### CHALLENGES:
**A)** Edit the SQL index advice from "Are you saying" through "INTERVAL -21 DAY))", changing "reportDate" to "report_date" each time it appears.
**B)** Answer these questions from the SQL index advice:
(i) What index does it give for the rd table?
(ii) What does it say is usually inefficient?
(iii) Which outer condition does it say seems redundant?
**C)** List each column name that appears inside the index definitions in the SQL index advice, naming each column once.

### EXTRACT PROVIDED:
########
Are you saying that changing > to >= causes a significant slowdown?

  • Indexes:

      rd:  index(ticker, reportDate)  -- in this order!  and not TEXT!
      prices:  INDEX(strike, expDate, dataDate)   -- in this  order
    
  • It is usually inefficient to start an index with a date that is used in a "range".

  • A minor simplification, assuming "21 days" is always a multiple of 7:

  •     dayofweek(date_add(rd.reportDate, INTERVAL -21 DAY))   
       -->
        dayofweek(rd.reportDate)
    
  • Sargeable...

       WHERE r.reportDate between date_add(o.expDate, INTERVAL -6 MONTH)
                                       AND o.expDate
      -->
       WHERE o.expDate >= r.reportDate
         AND o.expDate <= r.reportDate + INTERVAL 6 MONTH
    
  • This may help significantly.

      INDEX(ticker, strike,   -- in either order,
            expDate, dataDate)  -- then these, in this order
    
  • The outer AND r.reportDate > '2018-01-01' seems to be redundant.
########
Excerpts from a spatial reasoning dataset:

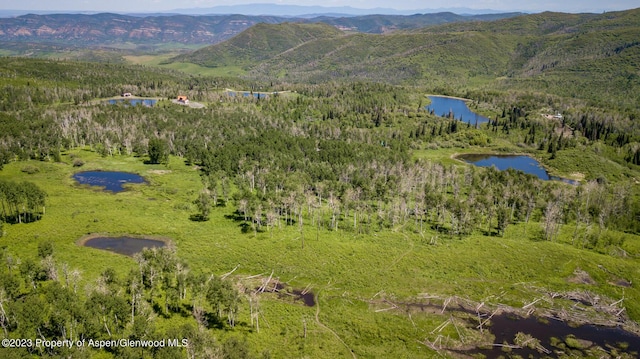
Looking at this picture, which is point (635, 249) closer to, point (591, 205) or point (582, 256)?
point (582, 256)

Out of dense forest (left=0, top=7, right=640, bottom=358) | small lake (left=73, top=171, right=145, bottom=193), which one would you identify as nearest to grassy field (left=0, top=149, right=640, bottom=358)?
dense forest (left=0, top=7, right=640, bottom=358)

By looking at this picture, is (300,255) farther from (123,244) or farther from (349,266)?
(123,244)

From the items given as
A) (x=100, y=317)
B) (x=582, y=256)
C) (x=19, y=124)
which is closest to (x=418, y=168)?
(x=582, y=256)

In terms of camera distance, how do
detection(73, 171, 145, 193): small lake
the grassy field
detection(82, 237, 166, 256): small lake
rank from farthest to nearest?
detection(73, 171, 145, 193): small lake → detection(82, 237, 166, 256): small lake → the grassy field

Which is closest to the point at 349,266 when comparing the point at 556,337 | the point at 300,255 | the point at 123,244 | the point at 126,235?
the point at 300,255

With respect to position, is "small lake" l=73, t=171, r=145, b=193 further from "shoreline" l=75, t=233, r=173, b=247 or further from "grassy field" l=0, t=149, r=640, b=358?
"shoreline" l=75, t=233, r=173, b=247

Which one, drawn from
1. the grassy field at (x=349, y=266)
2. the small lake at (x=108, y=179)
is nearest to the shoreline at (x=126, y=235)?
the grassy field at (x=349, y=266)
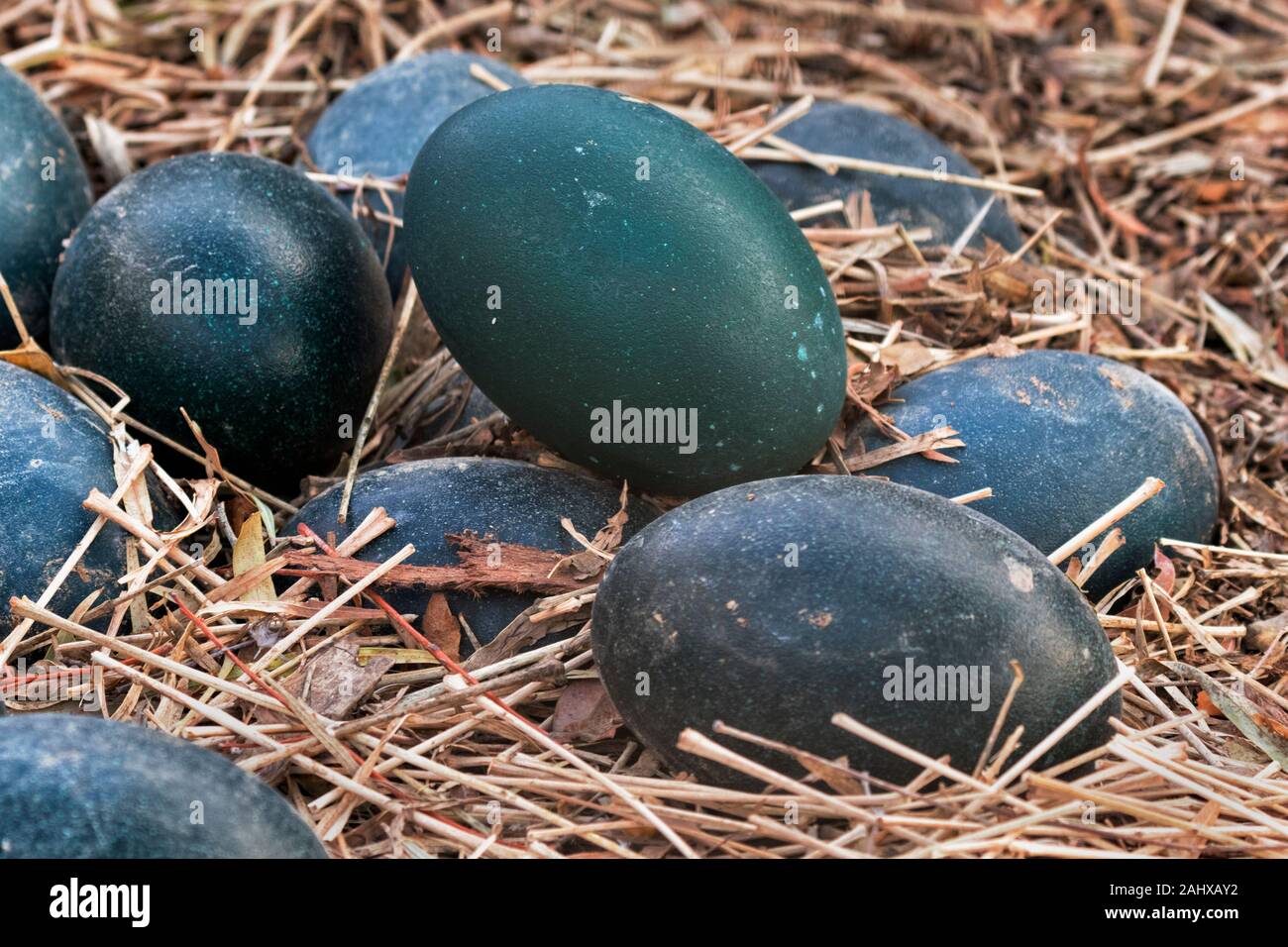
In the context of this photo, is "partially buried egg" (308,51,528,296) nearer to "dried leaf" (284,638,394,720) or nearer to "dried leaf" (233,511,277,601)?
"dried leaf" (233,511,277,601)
########
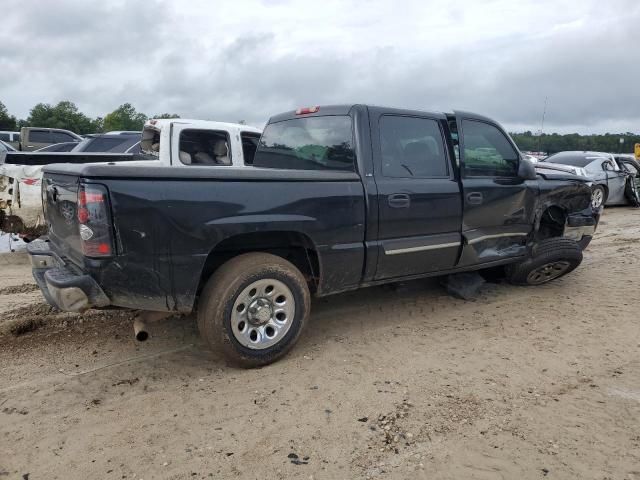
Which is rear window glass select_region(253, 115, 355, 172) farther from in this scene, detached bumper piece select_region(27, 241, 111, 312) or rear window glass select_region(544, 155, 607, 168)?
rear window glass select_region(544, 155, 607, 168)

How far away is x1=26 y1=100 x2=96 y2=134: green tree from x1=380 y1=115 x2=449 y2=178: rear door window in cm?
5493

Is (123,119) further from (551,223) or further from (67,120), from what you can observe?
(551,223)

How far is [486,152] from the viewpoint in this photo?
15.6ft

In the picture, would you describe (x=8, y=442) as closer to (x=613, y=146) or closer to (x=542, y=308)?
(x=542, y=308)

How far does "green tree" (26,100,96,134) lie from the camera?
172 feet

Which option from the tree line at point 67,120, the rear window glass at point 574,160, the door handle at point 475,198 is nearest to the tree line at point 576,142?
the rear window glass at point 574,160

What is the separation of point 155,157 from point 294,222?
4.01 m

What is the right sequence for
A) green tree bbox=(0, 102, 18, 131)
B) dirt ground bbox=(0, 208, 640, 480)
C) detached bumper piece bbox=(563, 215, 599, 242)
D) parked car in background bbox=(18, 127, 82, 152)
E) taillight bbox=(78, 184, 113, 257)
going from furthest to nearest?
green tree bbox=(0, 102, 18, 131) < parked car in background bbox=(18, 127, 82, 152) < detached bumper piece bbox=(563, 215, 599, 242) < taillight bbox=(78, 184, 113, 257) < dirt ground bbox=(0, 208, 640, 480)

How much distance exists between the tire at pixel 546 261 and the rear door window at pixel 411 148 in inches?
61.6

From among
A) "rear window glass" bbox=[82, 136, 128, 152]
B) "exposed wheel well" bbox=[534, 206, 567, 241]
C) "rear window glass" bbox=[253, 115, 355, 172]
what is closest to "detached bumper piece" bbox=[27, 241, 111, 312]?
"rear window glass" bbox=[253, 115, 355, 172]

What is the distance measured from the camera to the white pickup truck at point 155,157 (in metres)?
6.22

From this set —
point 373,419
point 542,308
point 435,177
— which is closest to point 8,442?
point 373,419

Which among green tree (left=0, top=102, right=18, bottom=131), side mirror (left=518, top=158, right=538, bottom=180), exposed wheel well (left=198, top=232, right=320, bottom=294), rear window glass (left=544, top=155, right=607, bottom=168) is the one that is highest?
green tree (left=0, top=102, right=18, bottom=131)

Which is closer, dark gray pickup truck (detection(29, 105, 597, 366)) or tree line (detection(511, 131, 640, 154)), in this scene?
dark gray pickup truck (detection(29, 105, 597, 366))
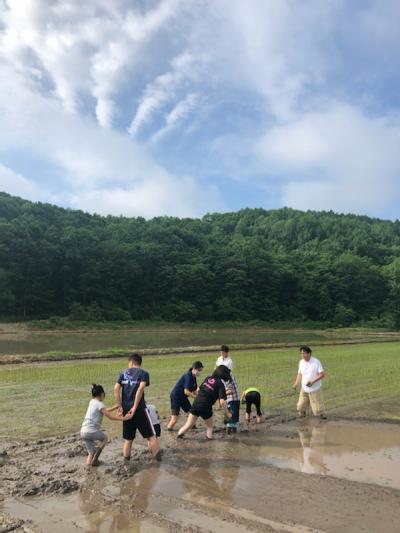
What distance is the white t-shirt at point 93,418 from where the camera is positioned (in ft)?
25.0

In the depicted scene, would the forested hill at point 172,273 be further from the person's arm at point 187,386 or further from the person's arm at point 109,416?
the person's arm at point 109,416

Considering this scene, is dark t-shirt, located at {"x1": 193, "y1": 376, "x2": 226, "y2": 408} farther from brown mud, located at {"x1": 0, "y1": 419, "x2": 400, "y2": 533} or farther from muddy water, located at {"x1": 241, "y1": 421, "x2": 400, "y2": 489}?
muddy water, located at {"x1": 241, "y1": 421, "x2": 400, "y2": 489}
########
### SOLUTIONS PER TASK:
**A)**
Are you saying that changing > to >= causes a significant slowdown?

  • Indexes:

      rd:  index(ticker, report_date)  -- in this order!  and not TEXT!
      prices:  INDEX(strike, expDate, dataDate)   -- in this  order
    
  • It is usually inefficient to start an index with a date that is used in a "range".

  • A minor simplification, assuming "21 days" is always a multiple of 7:

  •     dayofweek(date_add(rd.report_date, INTERVAL -21 DAY))

**B)**
(i) index(ticker, reportDate)
(ii) Starting an index with a date that is used in a "range"
(iii) AND r.reportDate > '2018-01-01'

**C)** ticker, reportDate, strike, expDate, dataDate